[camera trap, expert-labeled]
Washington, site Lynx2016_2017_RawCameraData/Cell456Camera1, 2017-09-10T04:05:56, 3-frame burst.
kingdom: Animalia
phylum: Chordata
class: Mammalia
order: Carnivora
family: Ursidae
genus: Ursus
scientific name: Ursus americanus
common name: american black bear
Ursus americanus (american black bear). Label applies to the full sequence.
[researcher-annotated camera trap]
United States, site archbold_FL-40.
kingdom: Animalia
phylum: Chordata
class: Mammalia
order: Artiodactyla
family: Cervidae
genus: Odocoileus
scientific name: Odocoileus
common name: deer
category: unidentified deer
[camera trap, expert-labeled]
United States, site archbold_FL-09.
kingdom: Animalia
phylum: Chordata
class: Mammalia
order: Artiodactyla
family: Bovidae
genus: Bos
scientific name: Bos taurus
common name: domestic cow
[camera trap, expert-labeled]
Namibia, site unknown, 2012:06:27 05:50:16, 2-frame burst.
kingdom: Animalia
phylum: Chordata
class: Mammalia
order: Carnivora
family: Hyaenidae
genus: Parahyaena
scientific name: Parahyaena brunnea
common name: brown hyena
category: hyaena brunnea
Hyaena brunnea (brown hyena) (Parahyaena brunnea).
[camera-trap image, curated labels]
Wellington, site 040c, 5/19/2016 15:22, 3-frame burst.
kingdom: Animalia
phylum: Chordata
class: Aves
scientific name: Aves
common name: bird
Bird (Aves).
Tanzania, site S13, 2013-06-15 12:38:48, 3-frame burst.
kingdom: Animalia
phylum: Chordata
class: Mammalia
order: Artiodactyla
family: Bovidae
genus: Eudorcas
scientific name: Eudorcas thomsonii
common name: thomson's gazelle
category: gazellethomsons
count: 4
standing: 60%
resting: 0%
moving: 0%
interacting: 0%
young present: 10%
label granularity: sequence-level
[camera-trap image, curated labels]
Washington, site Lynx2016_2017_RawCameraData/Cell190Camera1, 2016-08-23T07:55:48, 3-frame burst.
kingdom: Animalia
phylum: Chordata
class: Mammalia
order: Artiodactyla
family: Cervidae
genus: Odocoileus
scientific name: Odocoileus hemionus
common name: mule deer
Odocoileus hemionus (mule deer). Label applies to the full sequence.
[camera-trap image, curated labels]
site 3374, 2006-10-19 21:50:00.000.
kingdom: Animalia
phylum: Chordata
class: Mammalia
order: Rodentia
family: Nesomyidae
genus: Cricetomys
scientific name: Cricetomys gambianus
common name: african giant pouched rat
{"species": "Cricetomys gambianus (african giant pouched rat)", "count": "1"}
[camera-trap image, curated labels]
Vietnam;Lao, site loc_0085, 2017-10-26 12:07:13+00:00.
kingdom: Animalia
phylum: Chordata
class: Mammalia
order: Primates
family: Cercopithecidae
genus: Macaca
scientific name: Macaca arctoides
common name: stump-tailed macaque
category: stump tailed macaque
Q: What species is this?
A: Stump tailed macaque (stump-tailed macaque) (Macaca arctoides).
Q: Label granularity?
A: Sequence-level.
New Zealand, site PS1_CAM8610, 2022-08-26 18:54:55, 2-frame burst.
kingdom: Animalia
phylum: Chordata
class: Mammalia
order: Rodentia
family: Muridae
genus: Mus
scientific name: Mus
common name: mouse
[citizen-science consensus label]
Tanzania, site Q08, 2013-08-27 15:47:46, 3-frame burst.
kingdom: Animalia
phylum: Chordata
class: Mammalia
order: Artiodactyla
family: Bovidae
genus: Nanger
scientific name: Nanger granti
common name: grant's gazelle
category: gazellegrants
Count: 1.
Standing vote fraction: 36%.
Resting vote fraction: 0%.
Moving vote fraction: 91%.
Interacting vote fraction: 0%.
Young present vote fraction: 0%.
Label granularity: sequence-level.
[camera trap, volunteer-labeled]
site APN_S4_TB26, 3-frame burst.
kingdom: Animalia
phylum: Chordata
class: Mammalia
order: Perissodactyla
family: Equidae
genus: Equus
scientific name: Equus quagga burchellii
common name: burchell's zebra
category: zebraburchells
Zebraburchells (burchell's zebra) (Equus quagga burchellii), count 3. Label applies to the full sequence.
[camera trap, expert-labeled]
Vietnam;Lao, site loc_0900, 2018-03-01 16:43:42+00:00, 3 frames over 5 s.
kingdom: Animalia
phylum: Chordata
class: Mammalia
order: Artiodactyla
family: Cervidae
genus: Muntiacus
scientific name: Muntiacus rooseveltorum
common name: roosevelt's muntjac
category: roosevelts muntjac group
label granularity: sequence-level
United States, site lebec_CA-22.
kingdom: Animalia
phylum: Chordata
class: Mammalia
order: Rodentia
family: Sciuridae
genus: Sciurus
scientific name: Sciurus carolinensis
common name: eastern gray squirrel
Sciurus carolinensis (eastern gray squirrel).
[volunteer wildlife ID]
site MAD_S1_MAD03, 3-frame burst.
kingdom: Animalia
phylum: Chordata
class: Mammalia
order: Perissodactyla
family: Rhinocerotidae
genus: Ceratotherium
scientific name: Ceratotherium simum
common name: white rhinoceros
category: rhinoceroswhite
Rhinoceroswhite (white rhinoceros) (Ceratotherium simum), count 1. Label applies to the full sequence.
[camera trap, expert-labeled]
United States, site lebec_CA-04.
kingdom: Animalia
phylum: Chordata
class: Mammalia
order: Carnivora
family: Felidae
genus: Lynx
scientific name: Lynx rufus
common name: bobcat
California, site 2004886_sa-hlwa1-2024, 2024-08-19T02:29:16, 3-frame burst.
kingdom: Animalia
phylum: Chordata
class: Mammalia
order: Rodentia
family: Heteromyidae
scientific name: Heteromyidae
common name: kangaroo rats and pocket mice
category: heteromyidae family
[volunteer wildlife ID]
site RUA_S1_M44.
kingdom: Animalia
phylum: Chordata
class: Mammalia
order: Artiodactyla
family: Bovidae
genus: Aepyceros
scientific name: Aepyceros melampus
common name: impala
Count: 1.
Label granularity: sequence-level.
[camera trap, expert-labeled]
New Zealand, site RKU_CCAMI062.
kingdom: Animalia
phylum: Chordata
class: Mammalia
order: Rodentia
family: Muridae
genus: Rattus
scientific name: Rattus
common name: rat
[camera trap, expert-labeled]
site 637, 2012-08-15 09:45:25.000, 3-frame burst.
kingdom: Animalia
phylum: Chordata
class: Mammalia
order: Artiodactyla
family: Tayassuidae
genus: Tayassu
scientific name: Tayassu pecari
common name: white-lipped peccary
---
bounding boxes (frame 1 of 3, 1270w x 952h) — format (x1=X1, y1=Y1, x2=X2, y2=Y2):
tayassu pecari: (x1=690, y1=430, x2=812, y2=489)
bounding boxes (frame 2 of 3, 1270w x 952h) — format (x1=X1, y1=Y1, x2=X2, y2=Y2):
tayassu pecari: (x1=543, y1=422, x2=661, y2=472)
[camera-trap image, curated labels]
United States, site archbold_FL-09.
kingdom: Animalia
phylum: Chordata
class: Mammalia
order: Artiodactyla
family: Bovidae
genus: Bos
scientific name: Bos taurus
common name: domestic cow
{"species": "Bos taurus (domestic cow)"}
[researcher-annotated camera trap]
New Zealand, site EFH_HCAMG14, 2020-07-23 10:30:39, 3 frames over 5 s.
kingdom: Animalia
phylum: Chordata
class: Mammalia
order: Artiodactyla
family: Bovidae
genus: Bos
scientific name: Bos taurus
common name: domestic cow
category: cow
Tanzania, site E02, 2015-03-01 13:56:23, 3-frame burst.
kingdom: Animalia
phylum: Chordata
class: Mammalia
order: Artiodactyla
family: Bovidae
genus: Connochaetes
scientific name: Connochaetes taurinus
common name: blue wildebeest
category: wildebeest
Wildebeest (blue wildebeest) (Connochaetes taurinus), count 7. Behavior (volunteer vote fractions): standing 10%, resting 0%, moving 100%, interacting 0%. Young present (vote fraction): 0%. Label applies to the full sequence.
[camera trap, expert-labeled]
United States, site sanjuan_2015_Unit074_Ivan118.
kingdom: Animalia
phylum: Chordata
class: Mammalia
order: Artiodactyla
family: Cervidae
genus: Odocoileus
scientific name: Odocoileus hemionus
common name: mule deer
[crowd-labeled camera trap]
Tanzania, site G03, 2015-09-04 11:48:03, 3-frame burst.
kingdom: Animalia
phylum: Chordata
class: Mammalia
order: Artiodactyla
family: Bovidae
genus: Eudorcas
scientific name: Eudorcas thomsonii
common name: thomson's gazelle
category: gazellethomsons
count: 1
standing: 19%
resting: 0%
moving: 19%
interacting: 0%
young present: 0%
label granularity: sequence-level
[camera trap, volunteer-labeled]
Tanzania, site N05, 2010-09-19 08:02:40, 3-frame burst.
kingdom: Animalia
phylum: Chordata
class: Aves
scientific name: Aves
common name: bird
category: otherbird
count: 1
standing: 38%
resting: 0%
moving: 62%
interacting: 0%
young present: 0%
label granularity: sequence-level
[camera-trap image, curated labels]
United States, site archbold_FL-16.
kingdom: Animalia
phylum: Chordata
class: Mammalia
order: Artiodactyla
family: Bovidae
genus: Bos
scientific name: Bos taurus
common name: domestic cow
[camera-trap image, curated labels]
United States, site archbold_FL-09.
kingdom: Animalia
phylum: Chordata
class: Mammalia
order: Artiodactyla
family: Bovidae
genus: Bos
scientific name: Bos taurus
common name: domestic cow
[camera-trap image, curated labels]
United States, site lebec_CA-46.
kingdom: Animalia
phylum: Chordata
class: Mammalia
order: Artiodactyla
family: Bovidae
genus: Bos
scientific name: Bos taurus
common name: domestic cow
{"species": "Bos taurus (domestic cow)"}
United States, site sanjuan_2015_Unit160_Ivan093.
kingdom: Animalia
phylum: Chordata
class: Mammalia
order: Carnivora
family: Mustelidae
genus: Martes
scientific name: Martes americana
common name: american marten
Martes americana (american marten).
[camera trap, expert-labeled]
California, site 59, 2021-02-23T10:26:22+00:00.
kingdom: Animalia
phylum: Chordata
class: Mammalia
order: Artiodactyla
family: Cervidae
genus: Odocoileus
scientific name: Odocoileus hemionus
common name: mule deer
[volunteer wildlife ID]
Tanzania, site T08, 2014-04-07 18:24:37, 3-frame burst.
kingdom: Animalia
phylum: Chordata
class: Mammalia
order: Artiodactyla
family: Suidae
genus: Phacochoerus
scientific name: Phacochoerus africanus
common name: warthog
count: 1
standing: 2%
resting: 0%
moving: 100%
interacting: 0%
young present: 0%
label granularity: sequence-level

What is required: Among the entries above, copy exactly only the lines starting with the one containing "Moving vote fraction: 91%." and going through the one containing "scientific name: Equus quagga burchellii", both ends included.

Solution to the exercise:
Moving vote fraction: 91%.
Interacting vote fraction: 0%.
Young present vote fraction: 0%.
Label granularity: sequence-level.
[camera trap, volunteer-labeled]
site APN_S4_TB26, 3-frame burst.
kingdom: Animalia
phylum: Chordata
class: Mammalia
order: Perissodactyla
family: Equidae
genus: Equus
scientific name: Equus quagga burchellii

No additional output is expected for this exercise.